#### GOAL OF THE EXERCISE:
Reproduce verbatim the lines of the material that begin with the line containing "At what distance" and run through the end of the material, inclusive.

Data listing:
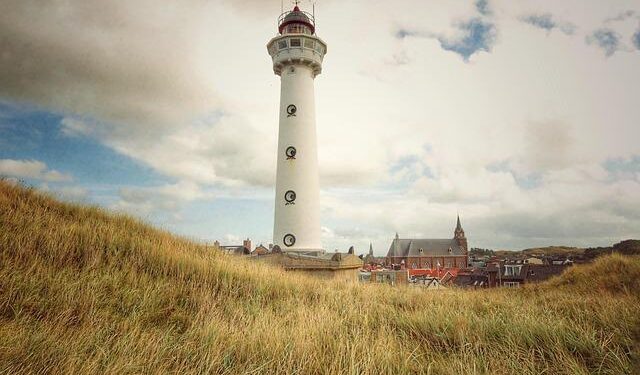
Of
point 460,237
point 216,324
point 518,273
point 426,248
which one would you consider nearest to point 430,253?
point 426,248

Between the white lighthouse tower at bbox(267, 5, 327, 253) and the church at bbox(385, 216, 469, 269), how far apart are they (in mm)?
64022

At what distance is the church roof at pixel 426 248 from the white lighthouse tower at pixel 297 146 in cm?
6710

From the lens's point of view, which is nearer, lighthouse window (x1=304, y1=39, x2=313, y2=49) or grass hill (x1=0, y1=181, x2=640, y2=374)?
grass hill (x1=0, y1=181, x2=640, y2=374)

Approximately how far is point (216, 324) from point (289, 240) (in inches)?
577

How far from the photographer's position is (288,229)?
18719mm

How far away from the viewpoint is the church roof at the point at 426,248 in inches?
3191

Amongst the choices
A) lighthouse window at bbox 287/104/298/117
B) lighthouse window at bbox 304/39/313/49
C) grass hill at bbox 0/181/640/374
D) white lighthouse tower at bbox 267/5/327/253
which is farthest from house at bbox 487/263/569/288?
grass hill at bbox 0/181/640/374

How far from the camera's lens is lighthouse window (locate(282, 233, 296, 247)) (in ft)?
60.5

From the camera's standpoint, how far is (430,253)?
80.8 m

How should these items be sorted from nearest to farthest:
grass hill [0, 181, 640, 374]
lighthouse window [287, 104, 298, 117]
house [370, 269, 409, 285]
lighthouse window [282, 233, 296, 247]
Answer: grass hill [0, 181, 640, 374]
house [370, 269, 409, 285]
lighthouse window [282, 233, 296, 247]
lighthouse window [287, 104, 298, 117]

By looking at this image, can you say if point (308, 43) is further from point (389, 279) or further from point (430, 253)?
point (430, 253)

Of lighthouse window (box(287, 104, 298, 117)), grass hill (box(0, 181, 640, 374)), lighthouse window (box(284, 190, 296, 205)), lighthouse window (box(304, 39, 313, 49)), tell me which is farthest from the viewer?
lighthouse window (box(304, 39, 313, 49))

#### TASK ANSWER:
At what distance is the church roof at pixel 426 248 from the white lighthouse tower at pixel 297 146 in cm?
6710

From the lens's point of view, which is nearer, lighthouse window (x1=304, y1=39, x2=313, y2=49) or grass hill (x1=0, y1=181, x2=640, y2=374)?
grass hill (x1=0, y1=181, x2=640, y2=374)

Approximately how far is point (216, 324) from point (289, 240) (in inches)?
577

How far from the photographer's position is (288,229)?
18719mm

How far away from the viewpoint is the church roof at the point at 426,248 in inches?
3191

Amongst the choices
A) lighthouse window at bbox 287/104/298/117
B) lighthouse window at bbox 304/39/313/49
C) grass hill at bbox 0/181/640/374
D) white lighthouse tower at bbox 267/5/327/253
which is farthest from house at bbox 487/263/569/288?
grass hill at bbox 0/181/640/374

How far from the camera's lens is lighthouse window (locate(282, 233, 296, 247)) (in ft)?
60.5

From the camera's standpoint, how far is (430,253)?
80.8 m

How should these items be sorted from nearest to farthest:
grass hill [0, 181, 640, 374]
lighthouse window [287, 104, 298, 117]
house [370, 269, 409, 285]
lighthouse window [282, 233, 296, 247]
Answer: grass hill [0, 181, 640, 374]
house [370, 269, 409, 285]
lighthouse window [282, 233, 296, 247]
lighthouse window [287, 104, 298, 117]

By looking at this image, can you say if point (308, 43) is further from point (389, 279) or further from point (430, 253)?
point (430, 253)

Of lighthouse window (box(287, 104, 298, 117)), grass hill (box(0, 181, 640, 374)), lighthouse window (box(284, 190, 296, 205)), lighthouse window (box(304, 39, 313, 49)), tell me which is farthest from the viewer?
lighthouse window (box(304, 39, 313, 49))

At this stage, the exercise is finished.